---------- Text passage

Logging – Part Six: Installing and Configuring vSphere ESXi Dump Collector

ESXi host systems can be configured to dump the vmkernel memory to a network server rather than local disk, this is useful in situations where the ESXi host system does not have a local disk or is an auto deployed ESXi host system. During the critical failure on an ESXi host system, the panic routine attempts to write a core dump  using either or both the DiskDump (local disk) or NetDump (Dump Collector) mechanism. If NetDump has been configured, the ESXi host system opens a connection from the VMkernel network to the remote IP address of the vSphere ESXi Dump Collector on UDP service port 6500 and transmits a compressed core dump.

--------------------
---------- Given data

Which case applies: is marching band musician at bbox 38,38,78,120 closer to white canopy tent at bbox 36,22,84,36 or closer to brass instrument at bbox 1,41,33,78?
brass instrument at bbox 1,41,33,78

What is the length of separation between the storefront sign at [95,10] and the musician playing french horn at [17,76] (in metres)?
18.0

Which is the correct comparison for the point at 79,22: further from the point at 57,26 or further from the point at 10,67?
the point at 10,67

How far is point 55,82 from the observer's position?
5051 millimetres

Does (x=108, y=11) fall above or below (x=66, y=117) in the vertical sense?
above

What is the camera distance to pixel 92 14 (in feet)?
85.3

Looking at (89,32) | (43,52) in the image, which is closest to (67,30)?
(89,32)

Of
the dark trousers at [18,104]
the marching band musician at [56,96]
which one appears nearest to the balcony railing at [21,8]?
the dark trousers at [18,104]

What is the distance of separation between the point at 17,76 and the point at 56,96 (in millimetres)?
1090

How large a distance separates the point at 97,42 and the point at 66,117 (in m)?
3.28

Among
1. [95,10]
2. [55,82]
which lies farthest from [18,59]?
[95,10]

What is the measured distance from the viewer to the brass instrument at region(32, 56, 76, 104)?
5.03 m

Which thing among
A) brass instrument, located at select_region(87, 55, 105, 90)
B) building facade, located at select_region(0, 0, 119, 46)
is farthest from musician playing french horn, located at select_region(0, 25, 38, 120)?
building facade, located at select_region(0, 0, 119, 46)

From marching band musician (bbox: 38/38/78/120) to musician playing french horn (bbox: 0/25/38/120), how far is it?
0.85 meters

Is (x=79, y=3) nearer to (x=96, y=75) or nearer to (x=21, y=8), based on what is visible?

--------------------

**To do:**
(A) Answer these questions about the ESXi Dump Collector passage:
(i) Which part of the logging series is this?
(ii) In what two situations is dumping the vmkernel memory to a network server said to be useful?
(iii) Over which protocol and port does the host reach the vSphere ESXi Dump Collector?
(B) Carry the ESXi Dump Collector passage on from its last sentence.
The material shown here plays no part in this work.

**Replies:**
(A)
(i) Part Six.
(ii) When the ESXi host system has no local disk, or when it is an auto deployed ESXi host system.
(iii) UDP service port 6500.

(B)
To install the vSphere ESXi Dump Collector launch the vSphere installation media and select  vSphere ESXi Dump Collector to install from the VMware vCenter Support Tools section and follow the below steps:

1) Specify the vSphere ESXi Dump Collector installation and repository location and the repository maximum size and select Next.

Dump-1

 

 

 

 

 

 

2) Specify the installation type for the vSphere ESXi Dump Collector, in this example we will be specifying a VMware vCenter Server installation and select Next.

Dump-2

 

 

 

 

 

 

3) Specify the vCenter Server address and login credential information and select Next.

Dump-3

4

 

 

 

 

 

4) Specify the vSphere ESXi Dump Collector port settings and select Next.

Dump-4

 

 

 

 

 

 

5) Specify the vSphere ESXi Dump Collector identification name on the network and select Next.

Dump-5

 

 

 

 

 

 

6) Select Install.

Now that we have installed and configured the vSphere ESXi Dump Collector we now are required to configure the ESXi host system using the esxcli system coredump namespace to use the Network Dump Collector for their core dumps.

1) Connect to the ESXi host system using a SSH client.

2) Verify connectivity on UDP service port 6500 to the Network Dump Collector.

 nc -uz deanvc1.dean.local 6500
Connection to deanvc1.dean.local 6500 port [udp/*] succeeded!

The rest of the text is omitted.